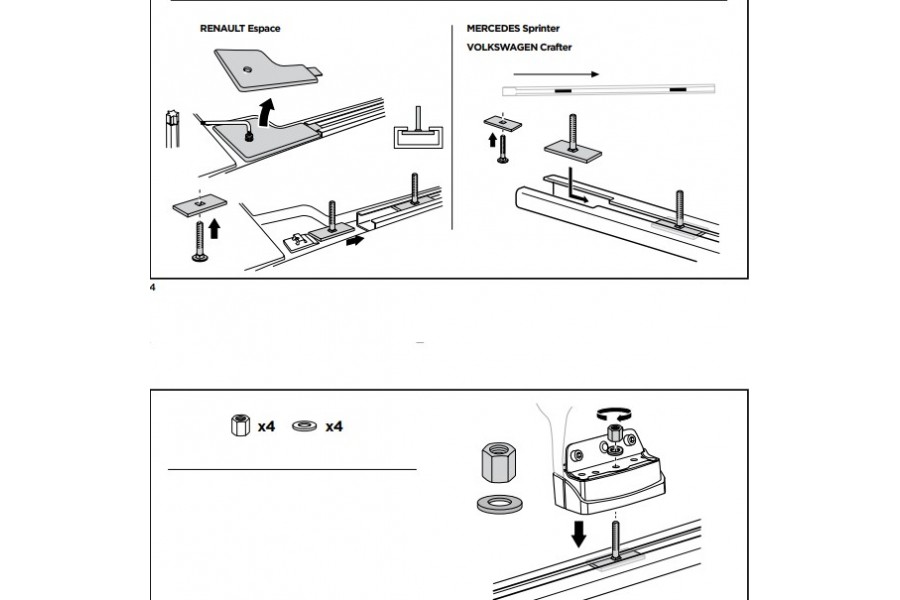 RENAULT Espace

MERCEDES Sprinter
VOLKSWAGEN Crafter

4

x4 x4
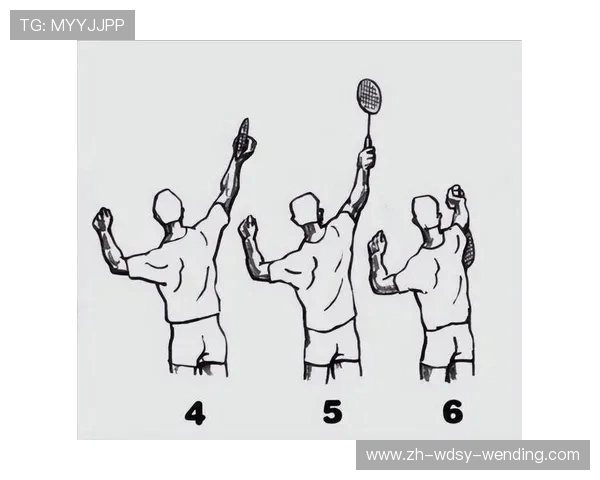 TG: MYYJJPP

4

5

6

www.zh-wdsy-wending.com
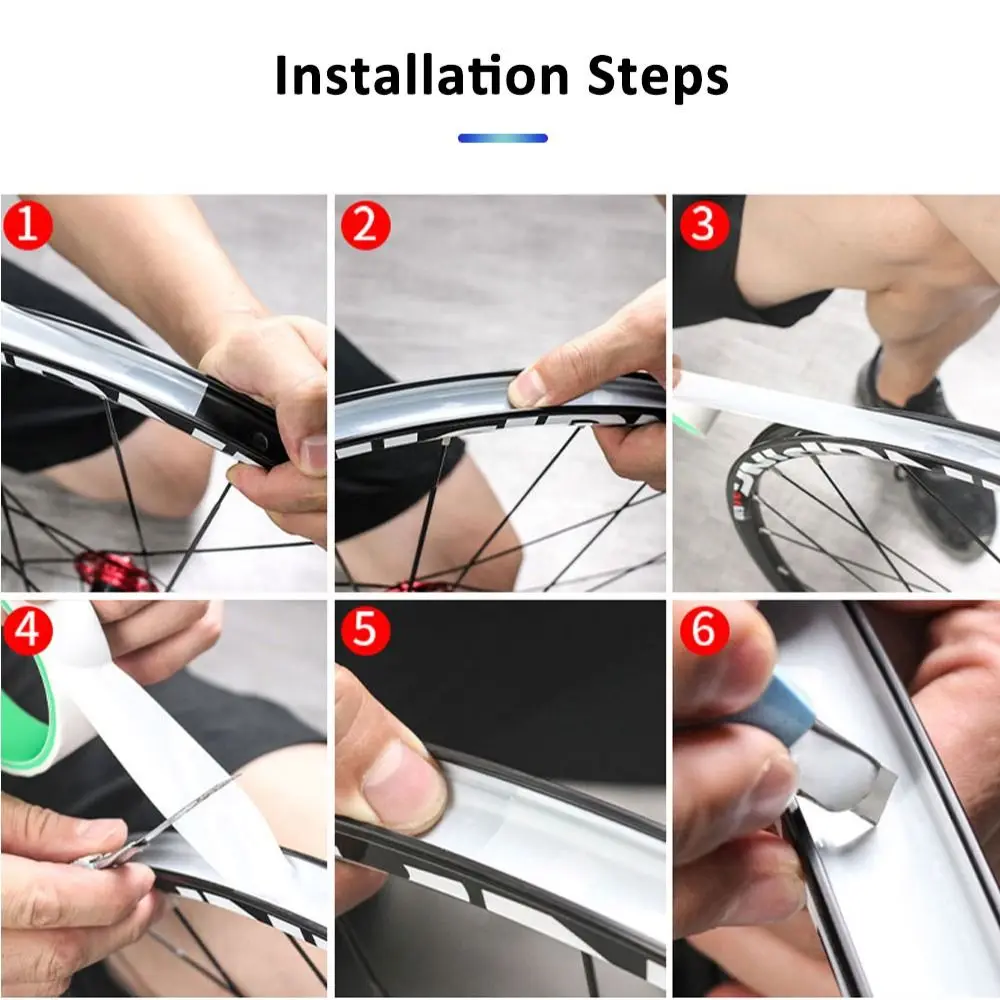 Installation Steps

1

2

3

4

5

6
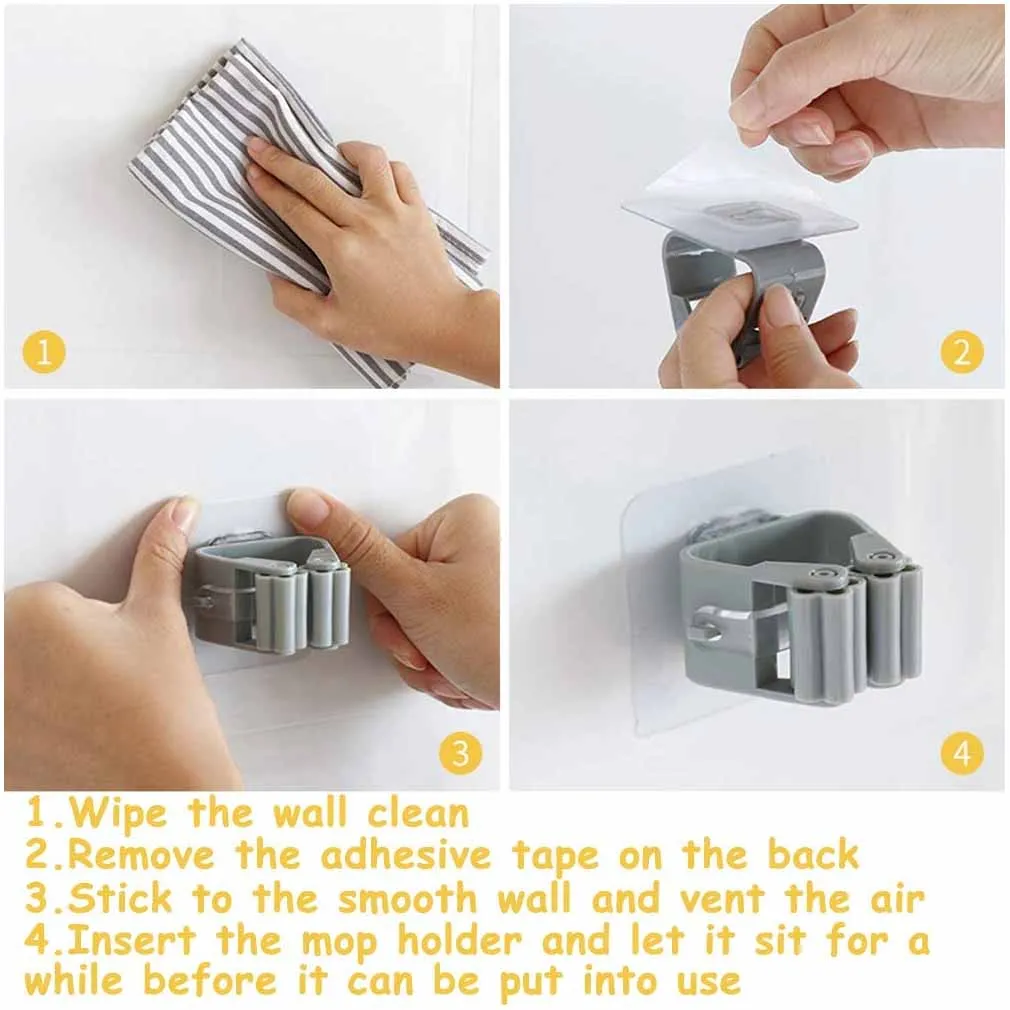 1

2

3

4

1.Wipe the wall clean
2.Remove the adhesive tape on the back
3.Stick to the smooth wall and vent the air
4.Insert the mop holder and let it sit for a while before it can be put into use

_Task description_
From the line that contains "2.Remove the adhesive tape on the back" through the last line of the records above, copy every line exactly and leave out the rest.

_Reply to the exercise_
2.Remove the adhesive tape on the back
3.Stick to the smooth wall and vent the air
4.Insert the mop holder and let it sit for a while before it can be put into use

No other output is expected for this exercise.